Buffett hat seinen Standpunkt hierzu schon des Öfteren artikuliert. Solange es sich um wertsteigernde Aktienrückkäufe handelt – d.h. diese unterhalb des fairen Wertes der Aktie durchgeführt werden – kommen sie zwar insbesondere den verbleibenden Aktionären zu Gute.

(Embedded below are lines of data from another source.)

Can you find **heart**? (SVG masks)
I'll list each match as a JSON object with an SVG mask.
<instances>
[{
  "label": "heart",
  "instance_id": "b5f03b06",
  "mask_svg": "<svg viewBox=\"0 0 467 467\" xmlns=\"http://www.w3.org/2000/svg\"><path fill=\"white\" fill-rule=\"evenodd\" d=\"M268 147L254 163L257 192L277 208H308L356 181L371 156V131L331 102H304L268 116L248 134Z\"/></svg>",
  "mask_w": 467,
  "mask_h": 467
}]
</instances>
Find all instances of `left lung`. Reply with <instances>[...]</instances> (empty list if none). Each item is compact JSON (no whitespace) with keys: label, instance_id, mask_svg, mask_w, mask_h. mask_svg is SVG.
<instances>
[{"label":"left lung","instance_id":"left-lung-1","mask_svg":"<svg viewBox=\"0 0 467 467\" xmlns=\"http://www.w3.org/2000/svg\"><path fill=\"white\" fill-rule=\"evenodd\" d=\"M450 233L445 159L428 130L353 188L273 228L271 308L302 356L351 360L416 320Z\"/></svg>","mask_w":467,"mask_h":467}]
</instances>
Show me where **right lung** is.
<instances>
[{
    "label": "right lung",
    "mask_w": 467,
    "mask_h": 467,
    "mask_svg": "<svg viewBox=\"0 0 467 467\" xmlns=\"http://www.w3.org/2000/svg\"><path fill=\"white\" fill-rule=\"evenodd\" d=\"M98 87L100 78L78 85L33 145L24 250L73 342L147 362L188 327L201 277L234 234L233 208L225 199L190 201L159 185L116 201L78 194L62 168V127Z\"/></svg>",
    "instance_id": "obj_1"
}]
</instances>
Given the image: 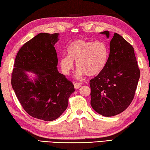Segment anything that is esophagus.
I'll return each mask as SVG.
<instances>
[{
	"label": "esophagus",
	"instance_id": "34e87169",
	"mask_svg": "<svg viewBox=\"0 0 150 150\" xmlns=\"http://www.w3.org/2000/svg\"><path fill=\"white\" fill-rule=\"evenodd\" d=\"M82 83L81 82H76V83L74 84V87L75 89H79L80 87H81Z\"/></svg>",
	"mask_w": 150,
	"mask_h": 150
}]
</instances>
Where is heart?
Masks as SVG:
<instances>
[{"instance_id": "obj_1", "label": "heart", "mask_w": 150, "mask_h": 150, "mask_svg": "<svg viewBox=\"0 0 150 150\" xmlns=\"http://www.w3.org/2000/svg\"><path fill=\"white\" fill-rule=\"evenodd\" d=\"M67 52L68 55L60 57V68L64 74L68 75L76 61L78 78L84 74L88 77L98 75L105 68L109 59V49L102 41L77 39L69 44Z\"/></svg>"}]
</instances>
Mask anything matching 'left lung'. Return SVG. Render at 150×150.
<instances>
[{"label": "left lung", "mask_w": 150, "mask_h": 150, "mask_svg": "<svg viewBox=\"0 0 150 150\" xmlns=\"http://www.w3.org/2000/svg\"><path fill=\"white\" fill-rule=\"evenodd\" d=\"M100 33L110 37L108 31ZM110 46L106 67L90 81L91 106L105 117L116 115L129 106L140 77V69L131 44L115 33Z\"/></svg>", "instance_id": "8db88e82"}]
</instances>
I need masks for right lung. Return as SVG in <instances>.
Listing matches in <instances>:
<instances>
[{
  "label": "right lung",
  "mask_w": 150,
  "mask_h": 150,
  "mask_svg": "<svg viewBox=\"0 0 150 150\" xmlns=\"http://www.w3.org/2000/svg\"><path fill=\"white\" fill-rule=\"evenodd\" d=\"M58 33H41L25 43L16 56L11 86L24 110L36 119L52 121L68 106L75 91L72 82L57 70L58 59L54 45ZM35 73L30 80L25 72Z\"/></svg>",
  "instance_id": "add662e5"
}]
</instances>
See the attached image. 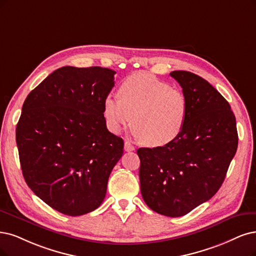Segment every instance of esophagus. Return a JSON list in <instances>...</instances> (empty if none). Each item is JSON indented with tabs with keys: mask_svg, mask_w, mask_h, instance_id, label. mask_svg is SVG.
I'll list each match as a JSON object with an SVG mask.
<instances>
[{
	"mask_svg": "<svg viewBox=\"0 0 256 256\" xmlns=\"http://www.w3.org/2000/svg\"><path fill=\"white\" fill-rule=\"evenodd\" d=\"M124 150H126V152H132V150H135V146L132 144L130 142H128V141H126V142H124Z\"/></svg>",
	"mask_w": 256,
	"mask_h": 256,
	"instance_id": "esophagus-1",
	"label": "esophagus"
}]
</instances>
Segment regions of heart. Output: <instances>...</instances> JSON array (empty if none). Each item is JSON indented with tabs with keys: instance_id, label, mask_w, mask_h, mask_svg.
Instances as JSON below:
<instances>
[{
	"instance_id": "b5f03b06",
	"label": "heart",
	"mask_w": 256,
	"mask_h": 256,
	"mask_svg": "<svg viewBox=\"0 0 256 256\" xmlns=\"http://www.w3.org/2000/svg\"><path fill=\"white\" fill-rule=\"evenodd\" d=\"M119 97L103 101L106 126L115 134L133 121L134 134L150 146H164L182 134L188 117L186 94L152 74L135 72L123 80Z\"/></svg>"
}]
</instances>
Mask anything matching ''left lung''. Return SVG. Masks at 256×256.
Returning a JSON list of instances; mask_svg holds the SVG:
<instances>
[{"label": "left lung", "mask_w": 256, "mask_h": 256, "mask_svg": "<svg viewBox=\"0 0 256 256\" xmlns=\"http://www.w3.org/2000/svg\"><path fill=\"white\" fill-rule=\"evenodd\" d=\"M188 100V117L173 142L140 148V190L153 211L179 217L209 200L222 186L238 144L229 102L200 76L171 74Z\"/></svg>", "instance_id": "8db88e82"}]
</instances>
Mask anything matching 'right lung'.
I'll return each mask as SVG.
<instances>
[{
	"instance_id": "right-lung-1",
	"label": "right lung",
	"mask_w": 256,
	"mask_h": 256,
	"mask_svg": "<svg viewBox=\"0 0 256 256\" xmlns=\"http://www.w3.org/2000/svg\"><path fill=\"white\" fill-rule=\"evenodd\" d=\"M115 74L100 66H64L24 101L16 130L24 179L38 197L65 215L97 209L123 154L122 138L108 132L103 115Z\"/></svg>"
}]
</instances>
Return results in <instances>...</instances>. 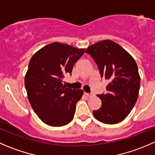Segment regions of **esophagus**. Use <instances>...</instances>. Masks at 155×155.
I'll return each instance as SVG.
<instances>
[{"mask_svg": "<svg viewBox=\"0 0 155 155\" xmlns=\"http://www.w3.org/2000/svg\"><path fill=\"white\" fill-rule=\"evenodd\" d=\"M85 94H86L87 97H93L94 95L93 93H86V92H85Z\"/></svg>", "mask_w": 155, "mask_h": 155, "instance_id": "1", "label": "esophagus"}]
</instances>
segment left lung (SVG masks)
I'll use <instances>...</instances> for the list:
<instances>
[{
	"label": "left lung",
	"instance_id": "1",
	"mask_svg": "<svg viewBox=\"0 0 155 155\" xmlns=\"http://www.w3.org/2000/svg\"><path fill=\"white\" fill-rule=\"evenodd\" d=\"M86 53L92 56L102 77L108 81L106 94L97 95L102 100L95 119L104 124H114L127 117L138 100L140 78L135 59L119 44L103 40L88 47Z\"/></svg>",
	"mask_w": 155,
	"mask_h": 155
}]
</instances>
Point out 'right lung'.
I'll return each mask as SVG.
<instances>
[{
  "label": "right lung",
  "mask_w": 155,
  "mask_h": 155,
  "mask_svg": "<svg viewBox=\"0 0 155 155\" xmlns=\"http://www.w3.org/2000/svg\"><path fill=\"white\" fill-rule=\"evenodd\" d=\"M84 52L83 48L53 42L31 58L25 75V89L33 110L45 124L62 127L74 118L83 91L67 88L62 82L64 74H71L73 65Z\"/></svg>",
  "instance_id": "1"
}]
</instances>
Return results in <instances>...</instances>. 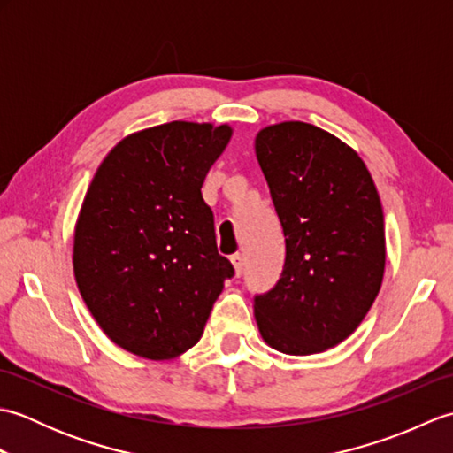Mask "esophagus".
Instances as JSON below:
<instances>
[{
	"mask_svg": "<svg viewBox=\"0 0 453 453\" xmlns=\"http://www.w3.org/2000/svg\"><path fill=\"white\" fill-rule=\"evenodd\" d=\"M232 265L235 268V274L242 276V273H243V255L242 253H234L232 255Z\"/></svg>",
	"mask_w": 453,
	"mask_h": 453,
	"instance_id": "34e87169",
	"label": "esophagus"
}]
</instances>
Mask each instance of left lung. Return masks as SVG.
<instances>
[{
    "instance_id": "left-lung-1",
    "label": "left lung",
    "mask_w": 453,
    "mask_h": 453,
    "mask_svg": "<svg viewBox=\"0 0 453 453\" xmlns=\"http://www.w3.org/2000/svg\"><path fill=\"white\" fill-rule=\"evenodd\" d=\"M255 153L286 237L280 280L255 296L258 331L284 354L325 352L356 331L381 288L378 188L358 153L313 124L266 127Z\"/></svg>"
}]
</instances>
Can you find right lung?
Returning a JSON list of instances; mask_svg holds the SVG:
<instances>
[{
    "mask_svg": "<svg viewBox=\"0 0 453 453\" xmlns=\"http://www.w3.org/2000/svg\"><path fill=\"white\" fill-rule=\"evenodd\" d=\"M227 124L175 120L130 134L103 159L73 234V274L103 333L148 360L198 341L234 266L218 253L202 182Z\"/></svg>",
    "mask_w": 453,
    "mask_h": 453,
    "instance_id": "add662e5",
    "label": "right lung"
}]
</instances>
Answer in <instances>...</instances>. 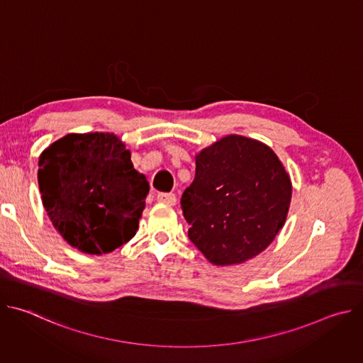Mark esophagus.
Returning <instances> with one entry per match:
<instances>
[{
    "label": "esophagus",
    "instance_id": "34e87169",
    "mask_svg": "<svg viewBox=\"0 0 363 363\" xmlns=\"http://www.w3.org/2000/svg\"><path fill=\"white\" fill-rule=\"evenodd\" d=\"M157 199H158V202L167 203V205H171V206L177 203V195L172 194V192H161V194H158Z\"/></svg>",
    "mask_w": 363,
    "mask_h": 363
}]
</instances>
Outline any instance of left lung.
<instances>
[{
	"label": "left lung",
	"instance_id": "1",
	"mask_svg": "<svg viewBox=\"0 0 363 363\" xmlns=\"http://www.w3.org/2000/svg\"><path fill=\"white\" fill-rule=\"evenodd\" d=\"M195 178L181 198L188 237L216 266L241 264L283 228L291 181L272 147L228 135L195 157Z\"/></svg>",
	"mask_w": 363,
	"mask_h": 363
}]
</instances>
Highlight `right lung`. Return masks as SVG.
Instances as JSON below:
<instances>
[{
	"label": "right lung",
	"instance_id": "1",
	"mask_svg": "<svg viewBox=\"0 0 363 363\" xmlns=\"http://www.w3.org/2000/svg\"><path fill=\"white\" fill-rule=\"evenodd\" d=\"M37 178L50 221L72 247L100 255L136 234L149 184L116 135H66L41 152Z\"/></svg>",
	"mask_w": 363,
	"mask_h": 363
}]
</instances>
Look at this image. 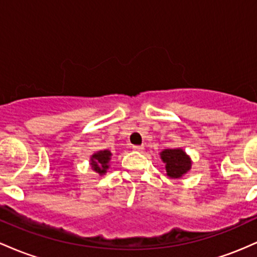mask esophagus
Listing matches in <instances>:
<instances>
[{"instance_id": "1", "label": "esophagus", "mask_w": 257, "mask_h": 257, "mask_svg": "<svg viewBox=\"0 0 257 257\" xmlns=\"http://www.w3.org/2000/svg\"><path fill=\"white\" fill-rule=\"evenodd\" d=\"M132 149H134V151L141 152V151H143V146H134L132 147Z\"/></svg>"}]
</instances>
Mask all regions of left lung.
Returning <instances> with one entry per match:
<instances>
[{
	"label": "left lung",
	"instance_id": "1",
	"mask_svg": "<svg viewBox=\"0 0 257 257\" xmlns=\"http://www.w3.org/2000/svg\"><path fill=\"white\" fill-rule=\"evenodd\" d=\"M160 158L165 163L166 175L171 178H181L192 167L191 158L181 148L164 149Z\"/></svg>",
	"mask_w": 257,
	"mask_h": 257
}]
</instances>
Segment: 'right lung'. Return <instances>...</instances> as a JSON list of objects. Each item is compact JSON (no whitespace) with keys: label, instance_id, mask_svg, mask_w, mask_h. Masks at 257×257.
Masks as SVG:
<instances>
[{"label":"right lung","instance_id":"obj_1","mask_svg":"<svg viewBox=\"0 0 257 257\" xmlns=\"http://www.w3.org/2000/svg\"><path fill=\"white\" fill-rule=\"evenodd\" d=\"M111 159V153L108 149L105 151H99L94 153L91 157V166L93 171L97 174L104 175L106 174V170L109 169V161Z\"/></svg>","mask_w":257,"mask_h":257}]
</instances>
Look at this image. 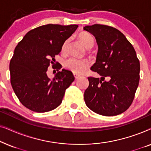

Wenn allerdings ein gut informierter Aktionär seine Aktien aus bestimmten Gründen verkaufen möchte und den aktuellen Preis als attraktiv einschätzt, dann stellt ein Verkauf an das Unternehmen selbst auch für ihn eine attraktive Option dar.
Key Take Aways
Der im Februar 2023 veröffentlichte Brief an die Berkshire Hathaway Aktionäre beinhaltet auch in diesem Jahr wieder ein ganze Reihe interessanter Zitate und „Investorenweisheiten“.
Inhaltlich enthält der Brief zwar nichts wesentlich Neues. Allerdings versteht es Buffett nach wie vor wie kein Zweiter, die Dinge auf den Punkt zu bringen und anschaulich zu erklären.
Also zusammenfassend: Wieder einmal eine gute Auffrischung bestimmter Themenkomplexe rund um das Thema Value Investing.